Nested Data and Vectorization

EE BIOL C177/C234

Chuliang Song

The Closet Analogy 🧥

Imagine organising your bedroom closet:
- Flat Data: Throwing all clothes, shoes, socks, and accessories into one massive, messy pile. Finding a matching pair of socks is a nightmare!
- Nested Data: Using modular organiser boxes.
  - The main closet holds labeled bins (e.g., “Shirts”, “Shoes”).
  - Inside the “Shoes” bin, you have separate smaller boxes for sneakers, boots, and sandals.
Nested Data in R stores a mini-dataset (tibble) inside the cell of a parent dataset!

Tip

This allows you to organize data by grouping variables, keeping related datasets perfectly bundled together.

What Is Nested Data?

Lists — Flexible Containers 📦

Before nesting tibbles, we must understand R lists. A list is a generic vector that can hold any types of elements:

# 1. Vectors of different lengths
list(c(1), c(1, 2), c(1, 2, 3))

# 2. Tibbles of identical structures
list(
  tibble(x = 1, y = 2),
  tibble(x = 3, y = 4)
)

# 3. Mixed types (number, string, tibble)
list(1, "a", tibble(x = 1, y = 2))

From Lists to Nested Data

Nested data is a specific, clean structure where: 1. Each element of a list is a tibble. 2. All those tibbles have the same column structure. 3. That list is stored as a list-column inside a parent tibble!

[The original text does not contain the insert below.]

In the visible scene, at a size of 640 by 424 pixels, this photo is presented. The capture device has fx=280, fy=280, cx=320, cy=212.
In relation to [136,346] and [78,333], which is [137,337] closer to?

To create this, we use the nest() function from tidyr:

library(tidyverse)
library(palmerpenguins)

penguins |> 
  group_by(species) |> 
  nest()

# A tibble: 3 × 2
# Groups:   species [3]
  species   data              
  <fct>     <list>            
1 Adelie    <tibble [152 × 7]>
2 Gentoo    <tibble [124 × 7]>
3 Chinstrap <tibble [68 × 7]>

Anatomy of Nested Output 🔎

Let’s look at the result of penguins |> group_by(species) |> nest():

We get a tibble with exactly 3 rows (one for each penguin species).
The columns are:
- species: a normal character vector column.
- data: a list-column containing a tibble for each species!
Under data for Adelie, we have a 344 × 7 sub-tibble containing all measurements (bill length, flipper depth, etc.) for only Adelie penguins.
The groups are partitioned cleanly into independent boxes.

Working with Nested Data

Simple: Mean Bill Length

Now that we have nested boxes, how do we compute values on them? We use rowwise() to step through each species row-by-row:

penguins |>
  group_by(species) |>
  nest() |>
  rowwise() |>
  mutate(mean_bill = mean(data$bill_length_mm, na.rm = TRUE)) |>
  ungroup()

# A tibble: 3 × 3
  species   data               mean_bill
  <fct>     <list>                 <dbl>
1 Adelie    <tibble [152 × 7]>      38.8
2 Gentoo    <tibble [124 × 7]>      47.5
3 Chinstrap <tibble [68 × 7]>       48.8

Key Detail: Since data is a column containing tibbles, data$bill_length_mm reaches inside the sub-tibble to grab the vector!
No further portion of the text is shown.